- Born: 1952 (age 73–74) Havana
- Known for: APA presidency, 2017
- Scientific career
- Fields: Neuropsychology
- Institutions: UNC Wilmington

= Antonio Puente =

American neuropsychologist and academic (born 1952)

Antonio E. Puente is an American neuropsychologist and academic. He was the 125th president of the American Psychological Association in 2017. He has a private practice, is the founding director of a bilingual mental health clinic, and is on the Department of Psychology faculty at the University of North Carolina Wilmington (UNCW). He founded the journal Neuropsychology Review.

==Biography==
Antonio E. Puente, a pioneering neuropsychologist, is recognized for his passion for inclusivity, particularly in psychological assessment for Spanish-speaking populations. His work has broadened the understanding of psychology by integrating cultural and linguistic diversity into neuropsychological assessments" ().Dr. Puente was born during the Cuban Revolution and later immigrated to the United States with his family. His experiences of displacement and adjusting to a new culture significantly influenced his work in neuropsychology, particularly his focus on immigrant communities. He pursued his undergraduate degree at the University of Florida and later earned his Ph.D. from the University of Georgia, where he was initially met with challenges due to his English proficiency but was ultimately supported by faculty members who recognized his potential" He is married to Linda Puente and has three children: Krista Puente Trefz, clinical psychologist in Stuart, Florida; Antonio Nicolas Puente, Chief Psychologist at George Washington University School of Medicine; Lucas Llanso Puente, Senior Data Scientist at SalesForce.

== Career ==
Puente is a neuropsychologist and a psychology professor at UNCW. He founded and directs the Cape Fear Clinic, a bilingual mental health clinic in Wilmington, North Carolina, for underserved populations. He maintains a private practice in clinical neuropsychology, ranging from clinical to forensic assessments.
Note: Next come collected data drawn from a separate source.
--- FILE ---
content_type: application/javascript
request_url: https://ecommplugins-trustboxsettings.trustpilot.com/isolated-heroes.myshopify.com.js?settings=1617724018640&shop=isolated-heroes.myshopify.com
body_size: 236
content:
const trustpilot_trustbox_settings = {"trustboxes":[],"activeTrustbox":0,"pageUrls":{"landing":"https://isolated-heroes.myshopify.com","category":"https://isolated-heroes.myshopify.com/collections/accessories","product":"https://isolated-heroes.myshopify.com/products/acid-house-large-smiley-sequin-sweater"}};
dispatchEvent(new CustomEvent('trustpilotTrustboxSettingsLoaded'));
He founded and edited the journals Neuropsychology Review for ten years and Interprofessional Education & Practice for five years, and is the author/editor of 11 books, 95 book chapters, and 125 journal articles in Arabic, English, Italian, Spanish, and Russian. He has been president of several other psychological societies including the North Carolina Psychological Association, North Carolina Psychological Foundation, Hispanic Neuropsychological Society, National Academy of Neuropsychology, and APA three Divisions- Society for Clinical Neuropsychology, Society for Behavioral Neuroscience and Comparative Psychology, and Society for Global Psychology.

Before joining the UNCW faculty in 1981, where he teaches brain and behavior, neuropsychology, and the history of psychology, Puente was a neuroanatomy professor at St. George's University School of Medicine in Grenada. He is a visiting professor at UCLA and the University of Granada in Spain, as well as an Honorary Professor of Psychology at Moscow State University.
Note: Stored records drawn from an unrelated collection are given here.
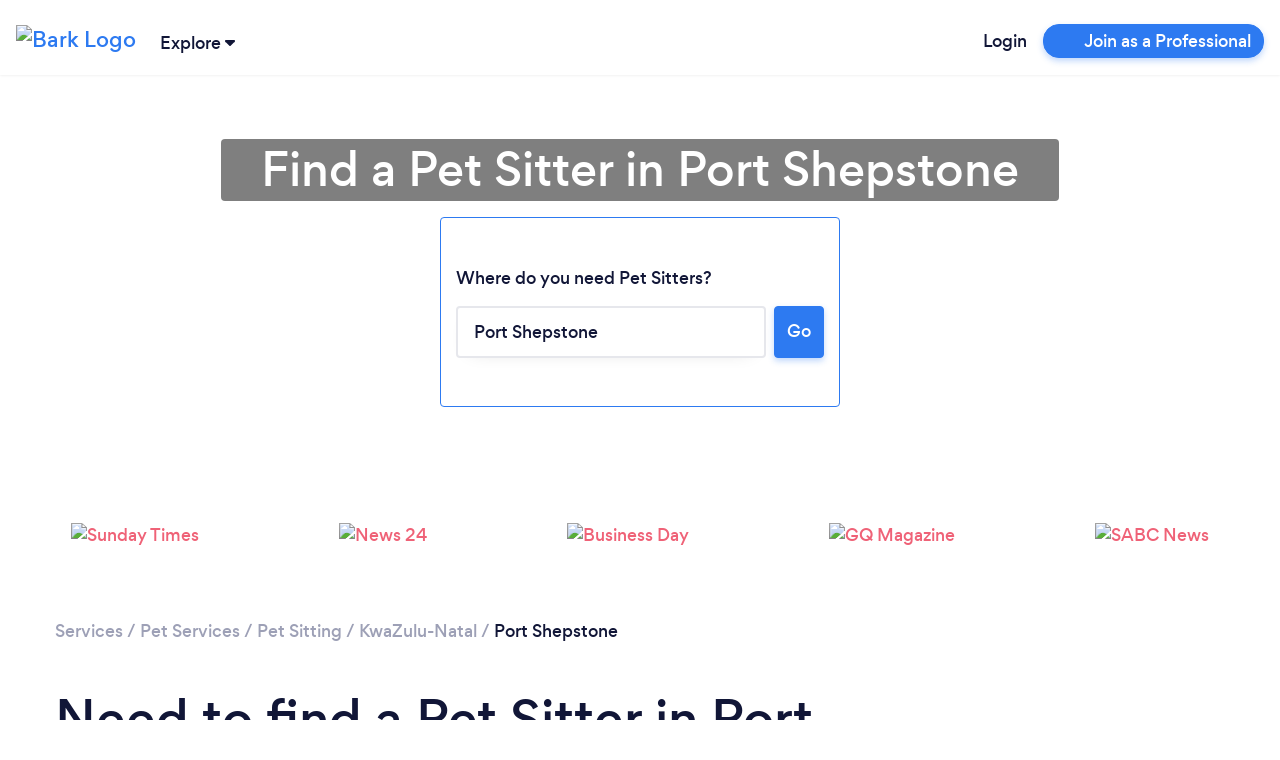

--- FILE ---
content_type: text/javascript
request_url: https://frontend-production.bark.com/596-5k6ft2bv2u9o02zu/nrf-script/runtime.ee60e058d7f6af90.js
body_size: 2184
content:
(()=>{"use strict";var e,t,r,o,n,a,f,i={},d={};function l(e){var t=d[e];if(void 0!==t)return t.exports;var r=d[e]={exports:{}};return i[e].call(r.exports,r,r.exports,l),r.exports}l.m=i,l.amdO={},e=[],l.O=(t,r,o,n)=>{if(!r){var a=1/0;for(u=0;u<e.length;u++){for(var[r,o,n]=e[u],f=!0,i=0;i<r.length;i++)(!1&n||a>=n)&&Object.keys(l.O).every((e=>l.O[e](r[i])))?r.splice(i--,1):(f=!1,n<a&&(a=n));if(f){e.splice(u--,1);var d=o();void 0!==d&&(t=d)}}return t}n=n||0;for(var u=e.length;u>0&&e[u-1][2]>n;u--)e[u]=e[u-1];e[u]=[r,o,n]},l.n=e=>{var t=e&&e.__esModule?()=>e.default:()=>e;return l.d(t,{a:t}),t},r=Object.getPrototypeOf?e=>Object.getPrototypeOf(e):e=>e.__proto__,l.t=function(e,o){if(1&o&&(e=this(e)),8&o)return e;if("object"==typeof e&&e){if(4&o&&e.__esModule)return e;if(16&o&&"function"==typeof e.then)return e}var n=Object.create(null);l.r(n);var a={};t=t||[null,r({}),r([]),r(r)];for(var f=2&o&&e;"object"==typeof f&&!~t.indexOf(f);f=r(f))Object.getOwnPropertyNames(f).forEach((t=>a[t]=()=>e[t]));return a.default=()=>e,l.d(n,a),n},l.d=(e,t)=>{for(var r in t)l.o(t,r)&&!l.o(e,r)&&Object.defineProperty(e,r,{enumerable:!0,get:t[r]})},l.f={},l.e=e=>Promise.all(Object.keys(l.f).reduce(((t,r)=>(l.f[r](e,t),t)),[])),l.u=e=>e+"."+{67:"ca450bdde9f4f864",252:"82ad91f62af7515c",345:"2664289ba2a7bf4b",501:"5325d013004b0f00",530:"1ff21a9bfa04ee4f",623:"b78d06dfcf82a845",637:"16f9c94812ac6d77",804:"0d631fa6b9638d95",823:"62a86d5b6b63130f",830:"e3e7aafe12bccd4a",879:"03400329869793f2",920:"067ace3c1e398107",938:"94d680c981406efe"}[e]+".js",l.miniCssF=e=>e+"."+{213:"e24ac7778de07c6d",804:"8d002ab49971c441",830:"8a1f6cb11f49ba55",879:"1edef1ca93e86b0f"}[e]+".css",l.g=function(){if("object"==typeof globalThis)return globalThis;try{return this||new Function("return this")()}catch(e){if("object"==typeof window)return window}}(),l.o=(e,t)=>Object.prototype.hasOwnProperty.call(e,t),o={},n="_nrf:",l.l=(e,t,r,a)=>{if(o[e])o[e].push(t);else{var f,i;if(void 0!==r)for(var d=document.getElementsByTagName("script"),u=0;u<d.length;u++){var c=d[u];if(c.getAttribute("src")==e||c.getAttribute("data-webpack")==n+r){f=c;break}}f||(i=!0,(f=document.createElement("script")).type="module",f.charset="utf-8",f.timeout=120,l.nc&&f.setAttribute("nonce",l.nc),f.setAttribute("data-webpack",n+r),f.src=e),o[e]=[t];var s=(t,r)=>{f.onerror=f.onload=null,clearTimeout(p);var n=o[e];if(delete o[e],f.parentNode&&f.parentNode.removeChild(f),n&&n.forEach((e=>e(r))),t)return t(r)},p=setTimeout(s.bind(null,void 0,{type:"timeout",target:f}),12e4);f.onerror=s.bind(null,f.onerror),f.onload=s.bind(null,f.onload),i&&document.head.appendChild(f)}},l.r=e=>{"undefined"!=typeof Symbol&&Symbol.toStringTag&&Object.defineProperty(e,Symbol.toStringTag,{value:"Module"}),Object.defineProperty(e,"__esModule",{value:!0})},l.p="https://frontend-production.bark.com/596-5k6ft2bv2u9o02zu/nrf-script/",a=e=>new Promise(((t,r)=>{var o=l.miniCssF(e),n=l.p+o;if(((e,t)=>{for(var r=document.getElementsByTagName("link"),o=0;o<r.length;o++){var n=(f=r[o]).getAttribute("data-href")||f.getAttribute("href");if("stylesheet"===f.rel&&(n===e||n===t))return f}var a=document.getElementsByTagName("style");for(o=0;o<a.length;o++){var f;if((n=(f=a[o]).getAttribute("data-href"))===e||n===t)return f}})(o,n))return t();((e,t,r,o)=>{var n=document.createElement("link");n.rel="stylesheet",n.type="text/css",n.onerror=n.onload=a=>{if(n.onerror=n.onload=null,"load"===a.type)r();else{var f=a&&("load"===a.type?"missing":a.type),i=a&&a.target&&a.target.href||t,d=new Error("Loading CSS chunk "+e+" failed.\n("+i+")");d.code="CSS_CHUNK_LOAD_FAILED",d.type=f,d.request=i,n.parentNode.removeChild(n),o(d)}},n.href=t,document.head.appendChild(n)})(e,n,t,r)})),f={121:0},l.f.miniCss=(e,t)=>{f[e]?t.push(f[e]):0!==f[e]&&{213:1,804:1,830:1,879:1}[e]&&t.push(f[e]=a(e).then((()=>{f[e]=0}),(t=>{throw delete f[e],t})))},(()=>{var e={121:0};l.f.j=(t,r)=>{var o=l.o(e,t)?e[t]:void 0;if(0!==o)if(o)r.push(o[2]);else if(/^(121|213)$/.test(t))e[t]=0;else{var n=new Promise(((r,n)=>o=e[t]=[r,n]));r.push(o[2]=n);var a=l.p+l.u(t),f=new Error;l.l(a,(r=>{if(l.o(e,t)&&(0!==(o=e[t])&&(e[t]=void 0),o)){var n=r&&("load"===r.type?"missing":r.type),a=r&&r.target&&r.target.src;f.message="Loading chunk "+t+" failed.\n("+n+": "+a+")",f.name="ChunkLoadError",f.type=n,f.request=a,o[1](f)}}),"chunk-"+t,t)}},l.O.j=t=>0===e[t];var t=(t,r)=>{var o,n,[a,f,i]=r,d=0;if(a.some((t=>0!==e[t]))){for(o in f)l.o(f,o)&&(l.m[o]=f[o]);if(i)var u=i(l)}for(t&&t(r);d<a.length;d++)n=a[d],l.o(e,n)&&e[n]&&e[n][0](),e[n]=0;return l.O(u)},r=self.webpackChunk_nrf=self.webpackChunk_nrf||[];r.forEach(t.bind(null,0)),r.push=t.bind(null,r.push.bind(r))})(),l.nc=void 0})();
Throughout his career, Dr. Puente focused on the neuropsychological assessment of overlooked populations, particularly bilingual individuals. He founded the Neuropsychologists of the Spanish Language (NOSS) group in 1993 to promote culturally and linguistically appropriate treatment. His later work involved advocating for the adaptation of neuropsychological tools, such as the Test of Memory Malingering (TOMM) and the MMPI-3, to be accessible to Spanish-speaking populations. He spent 15 years as a representative to the American Medical Association's committee on Current Procedural Terminology. He served on the actual CPT Panel for eight years. His leadership extended to his tenure as APA president in 2017, where he championed equity in psychological services globally" (Puente & Hicks, 1982; Harris, Cullum, & Puente, 1993; Puente, 2017). Of the APA in 2017. Puente had four foci during his term as APA president: improving governance, membership engagement, psychology's international presence, and the APA Convention.